Output the data that follows exactly, line for line.

--- start of Stored rows ---

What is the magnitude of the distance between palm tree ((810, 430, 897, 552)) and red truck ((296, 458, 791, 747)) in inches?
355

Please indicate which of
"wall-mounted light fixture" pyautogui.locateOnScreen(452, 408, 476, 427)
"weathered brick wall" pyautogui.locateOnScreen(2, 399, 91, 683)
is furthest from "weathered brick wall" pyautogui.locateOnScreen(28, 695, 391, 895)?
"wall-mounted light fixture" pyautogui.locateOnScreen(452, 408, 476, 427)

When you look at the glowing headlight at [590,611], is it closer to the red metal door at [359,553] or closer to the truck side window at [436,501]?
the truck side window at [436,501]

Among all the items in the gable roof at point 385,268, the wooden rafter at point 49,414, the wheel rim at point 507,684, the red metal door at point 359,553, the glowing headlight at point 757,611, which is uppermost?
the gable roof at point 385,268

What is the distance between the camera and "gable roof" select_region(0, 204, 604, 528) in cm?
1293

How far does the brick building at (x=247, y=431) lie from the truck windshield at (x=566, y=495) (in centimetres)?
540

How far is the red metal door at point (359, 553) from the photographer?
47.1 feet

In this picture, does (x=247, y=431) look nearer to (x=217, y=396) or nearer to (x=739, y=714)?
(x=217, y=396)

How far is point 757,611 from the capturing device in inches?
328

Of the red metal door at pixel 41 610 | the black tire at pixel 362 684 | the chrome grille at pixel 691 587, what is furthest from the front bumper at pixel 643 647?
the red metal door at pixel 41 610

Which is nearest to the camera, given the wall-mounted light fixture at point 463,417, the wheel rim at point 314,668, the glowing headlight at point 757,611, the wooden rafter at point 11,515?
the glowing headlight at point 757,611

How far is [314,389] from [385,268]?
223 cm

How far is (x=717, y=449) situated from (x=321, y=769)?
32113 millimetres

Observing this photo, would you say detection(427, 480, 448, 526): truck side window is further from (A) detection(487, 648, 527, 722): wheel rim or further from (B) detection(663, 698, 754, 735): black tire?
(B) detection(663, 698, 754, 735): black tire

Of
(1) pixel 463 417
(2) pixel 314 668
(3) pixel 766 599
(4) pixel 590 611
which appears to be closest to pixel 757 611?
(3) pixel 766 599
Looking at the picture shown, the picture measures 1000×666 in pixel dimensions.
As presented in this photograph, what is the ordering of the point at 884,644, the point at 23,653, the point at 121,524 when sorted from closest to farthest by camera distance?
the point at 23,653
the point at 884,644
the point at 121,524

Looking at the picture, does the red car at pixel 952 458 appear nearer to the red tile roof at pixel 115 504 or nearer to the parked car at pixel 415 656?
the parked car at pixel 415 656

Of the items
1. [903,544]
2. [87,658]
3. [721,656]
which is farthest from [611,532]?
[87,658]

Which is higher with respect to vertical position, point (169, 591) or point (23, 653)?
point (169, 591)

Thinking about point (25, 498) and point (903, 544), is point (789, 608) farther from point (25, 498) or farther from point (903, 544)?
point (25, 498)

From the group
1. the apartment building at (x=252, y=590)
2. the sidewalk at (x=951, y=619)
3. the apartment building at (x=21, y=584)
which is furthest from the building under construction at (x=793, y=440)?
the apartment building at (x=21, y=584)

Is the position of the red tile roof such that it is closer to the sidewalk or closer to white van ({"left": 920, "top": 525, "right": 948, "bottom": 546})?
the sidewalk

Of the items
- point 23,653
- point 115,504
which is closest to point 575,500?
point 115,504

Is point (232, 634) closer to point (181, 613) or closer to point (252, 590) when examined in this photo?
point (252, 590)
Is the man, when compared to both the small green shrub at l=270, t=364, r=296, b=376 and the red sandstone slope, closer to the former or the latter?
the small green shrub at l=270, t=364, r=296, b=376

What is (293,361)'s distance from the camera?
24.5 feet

--- end of Stored rows ---

Response to the exercise —
What is the magnitude of the distance between palm tree ((810, 430, 897, 552)) and red truck ((296, 458, 791, 747)) in inches?
355

Please indicate which of
"wall-mounted light fixture" pyautogui.locateOnScreen(452, 408, 476, 427)
"weathered brick wall" pyautogui.locateOnScreen(2, 399, 91, 683)
is furthest from "weathered brick wall" pyautogui.locateOnScreen(28, 695, 391, 895)?
"wall-mounted light fixture" pyautogui.locateOnScreen(452, 408, 476, 427)

When you look at the glowing headlight at [590,611], is it closer to the red metal door at [359,553] or closer to the truck side window at [436,501]?
the truck side window at [436,501]

Among all the items in the gable roof at point 385,268, the wooden rafter at point 49,414, the wheel rim at point 507,684, the red metal door at point 359,553, the glowing headlight at point 757,611, which is uppermost?
the gable roof at point 385,268

What is the distance between the camera and "gable roof" select_region(0, 204, 604, 528) in cm?
1293

How far does the brick building at (x=247, y=431) lie from the truck windshield at (x=566, y=495) (in centimetres)?
540

How far is the red metal door at point (359, 553) from the photographer?
47.1 feet

In this picture, does (x=247, y=431) look nearer to (x=217, y=396) or nearer to (x=739, y=714)?
(x=217, y=396)

How far is point 757,611 from the capturing device in inches?
328

Of the red metal door at pixel 41 610 | the black tire at pixel 362 684 | the chrome grille at pixel 691 587, what is furthest from the front bumper at pixel 643 647?
the red metal door at pixel 41 610

Which is nearest to the camera, given the wall-mounted light fixture at point 463,417, the wheel rim at point 314,668, the glowing headlight at point 757,611, the wooden rafter at point 11,515?
the glowing headlight at point 757,611

How far is [314,389] from [385,268]?
223 cm

How far is (x=717, y=449) situated from (x=321, y=769)?
32113 millimetres

Observing this photo, would you say detection(427, 480, 448, 526): truck side window is further from (A) detection(487, 648, 527, 722): wheel rim or further from (B) detection(663, 698, 754, 735): black tire?
(B) detection(663, 698, 754, 735): black tire

Of
(1) pixel 463 417
(2) pixel 314 668
(3) pixel 766 599
(4) pixel 590 611
which appears to be closest to pixel 757 611?
(3) pixel 766 599
Looking at the picture shown, the picture measures 1000×666 in pixel dimensions.
As presented in this photograph, what is the ordering of the point at 884,644, the point at 23,653, the point at 121,524 when sorted from closest to farthest by camera distance?
the point at 23,653
the point at 884,644
the point at 121,524

Looking at the picture, does the red car at pixel 952 458 appear nearer to the red tile roof at pixel 115 504 or nearer to the parked car at pixel 415 656?
the parked car at pixel 415 656

Of the items
1. [903,544]
2. [87,658]
3. [721,656]
which is farthest from [611,532]?
[87,658]

Which is higher with respect to vertical position, point (169, 591) or point (23, 653)?
point (169, 591)

Thinking about point (25, 498) and point (903, 544), is point (789, 608) farther from point (25, 498) or farther from point (903, 544)?
point (25, 498)

From the group
1. the apartment building at (x=252, y=590)
2. the sidewalk at (x=951, y=619)
3. the apartment building at (x=21, y=584)
which is furthest from the building under construction at (x=793, y=440)?
the apartment building at (x=21, y=584)

Is the position of the red tile roof such that it is closer to the sidewalk or closer to white van ({"left": 920, "top": 525, "right": 948, "bottom": 546})?
the sidewalk

Of the items
- point 23,653
- point 115,504
which is closest to point 575,500?
point 115,504

Is point (232, 634) closer to point (181, 613) or closer to point (252, 590) when examined in this photo?
point (252, 590)
Is the man, when compared to both the small green shrub at l=270, t=364, r=296, b=376 and the red sandstone slope, closer to the former or the latter?
the small green shrub at l=270, t=364, r=296, b=376

What is (293,361)'s distance from the camera?
24.5 feet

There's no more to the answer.